### WHAT IS EXPECTED
In the account of moving to Los Angeles, how old was the writer when they arrived there?

### PROVIDED PASSAGE
>>>>>
I moved to Los Angeles roughly 7 years ago. I was 21 with a 4 month old baby boy moving in with my oldest brother and his family. I felt so alone there and didn’t know what I was going to do as a single mom. I was so used to being able to move about as needed but now there was a little human looking up to me so I knew I had to do something, literally anything lol. I had no friends in LA, no connections, nothing. I didn’t even know my way around or anything lol. I saw an audition to work as a DJ/videographer for this nightclub in Hollywood called Bardot or the Avalon. I went and was doing it for a while but the pay was only like $150/$200 a set or something like that so it just wasn’t logical to put all my energy into that. So I quickly sought out other work and took on jobs as an independent DJ for private events. That’s where I began networking and realizing that people were willing to pay me solely for my ideas. They had the resources and I had a vivid imagination you can’t find at a Saks 5th. Together it was perfect. Until I started to notice things I wasn’t meant to. Every artist wanted to keep me as a “secret gem” or something. I needed to monetize. But people hate when you monetize. It means you’re no longer naive and content just to be there you finally see your worth. But that’s always when I began to see the ugliness in the industry and quickly began to learn how to maneuver. I did and do still meet great people along the way who now will tell you they feel I taught them more then they taught me but I feel we are all students and teachers in life.
Soon after I moved out with my son from my brothers and began taking work as another independently contracted chef for some of LA’s biggest catering companies/restaurant groups. Literally opened doors for me. I got to cook for any and everyone in Hollywood. It was learning techniques from some the top chefs in the country. Stuff culinary school could never teach you. For example, don’t ever serve rapper “Quavo” a burger too fancy. To quote his exact words, “just plain, just meat & cheese.” Lol or how the king of pops very own mama is not opposed to me wrapping her up some peach cobbler to go( with aluminum foil!) okayyyyyy. Lol I could go on. Some of the best memories. That are all under expired NDA so seriously I have to shut up now lol.
<<<<<
### STORED DATA
>>>>>
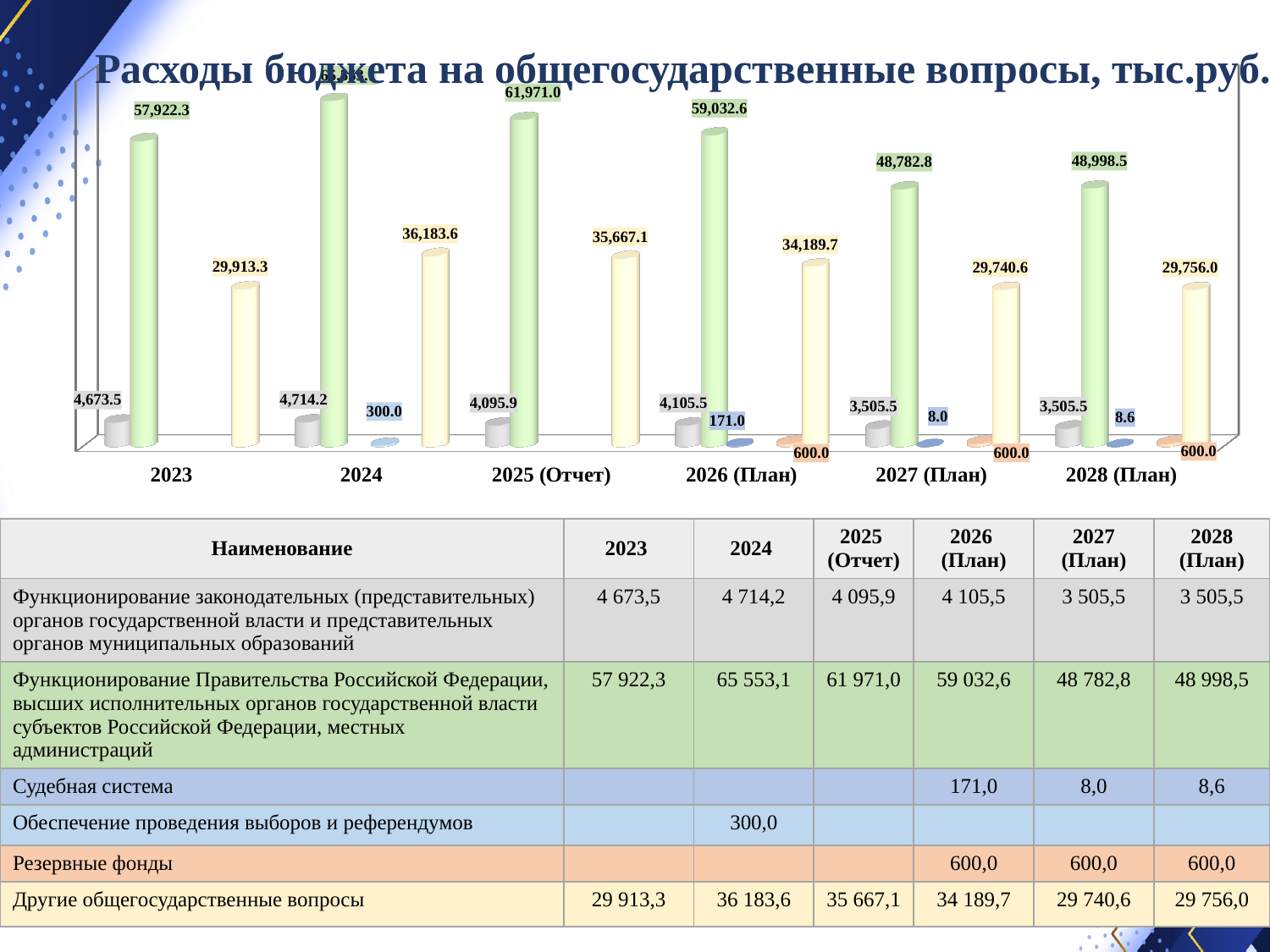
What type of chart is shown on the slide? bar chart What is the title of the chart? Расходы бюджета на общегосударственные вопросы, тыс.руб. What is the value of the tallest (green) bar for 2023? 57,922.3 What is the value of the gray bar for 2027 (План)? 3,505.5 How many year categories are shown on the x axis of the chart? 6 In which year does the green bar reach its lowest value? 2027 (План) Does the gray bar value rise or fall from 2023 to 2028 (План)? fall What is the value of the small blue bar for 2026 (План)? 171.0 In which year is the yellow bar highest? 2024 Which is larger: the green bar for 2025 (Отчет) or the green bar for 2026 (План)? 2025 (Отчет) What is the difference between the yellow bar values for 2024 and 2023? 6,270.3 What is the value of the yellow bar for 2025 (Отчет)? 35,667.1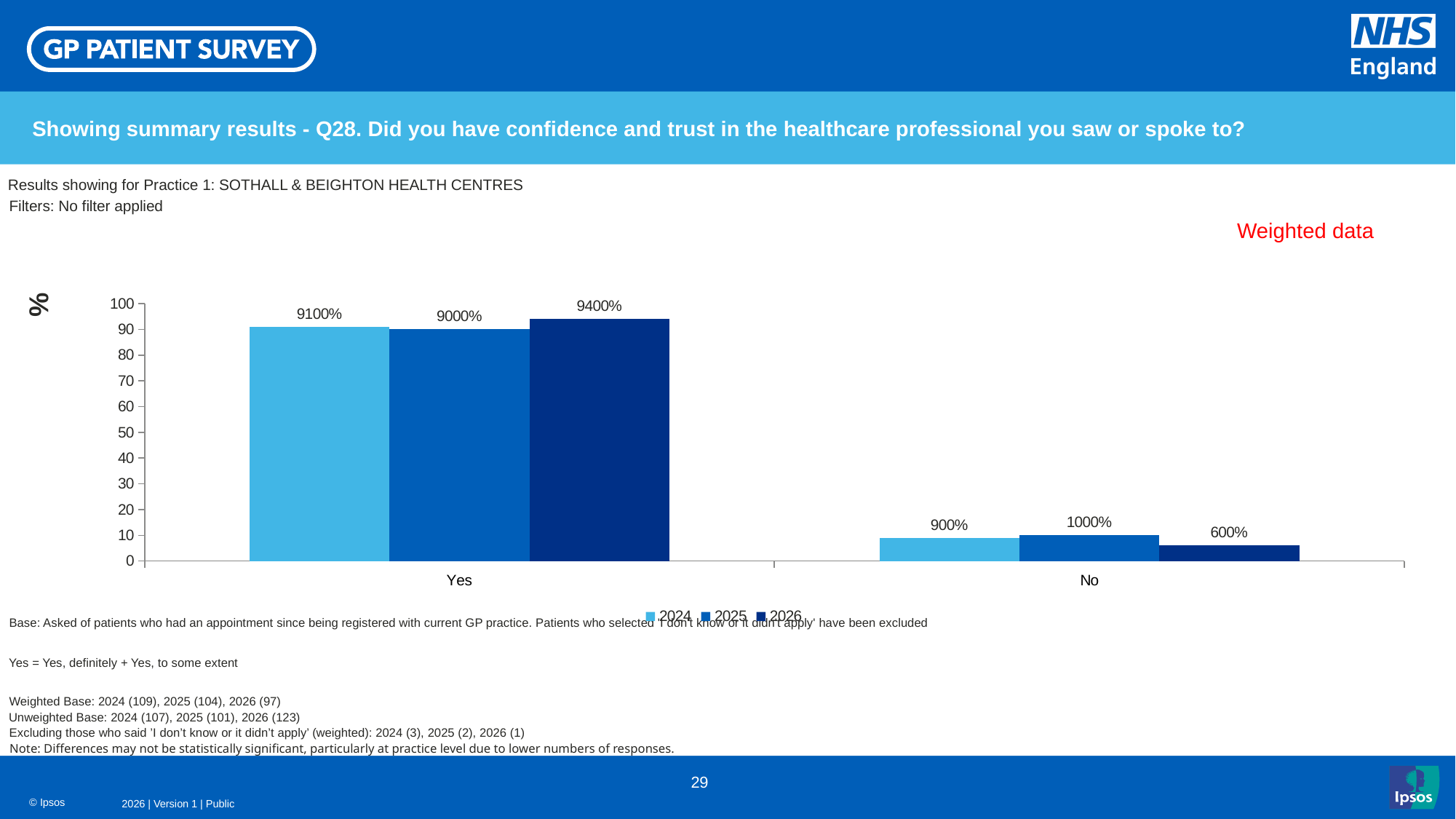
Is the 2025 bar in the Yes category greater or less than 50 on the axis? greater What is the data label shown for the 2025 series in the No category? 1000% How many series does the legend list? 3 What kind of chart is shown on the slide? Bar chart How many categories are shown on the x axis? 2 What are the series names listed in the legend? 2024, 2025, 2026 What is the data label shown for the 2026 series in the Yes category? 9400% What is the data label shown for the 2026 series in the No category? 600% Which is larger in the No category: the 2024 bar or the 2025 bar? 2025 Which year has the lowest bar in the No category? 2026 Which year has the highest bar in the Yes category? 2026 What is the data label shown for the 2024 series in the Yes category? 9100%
<<<<<
### RESPONSE
21 years old.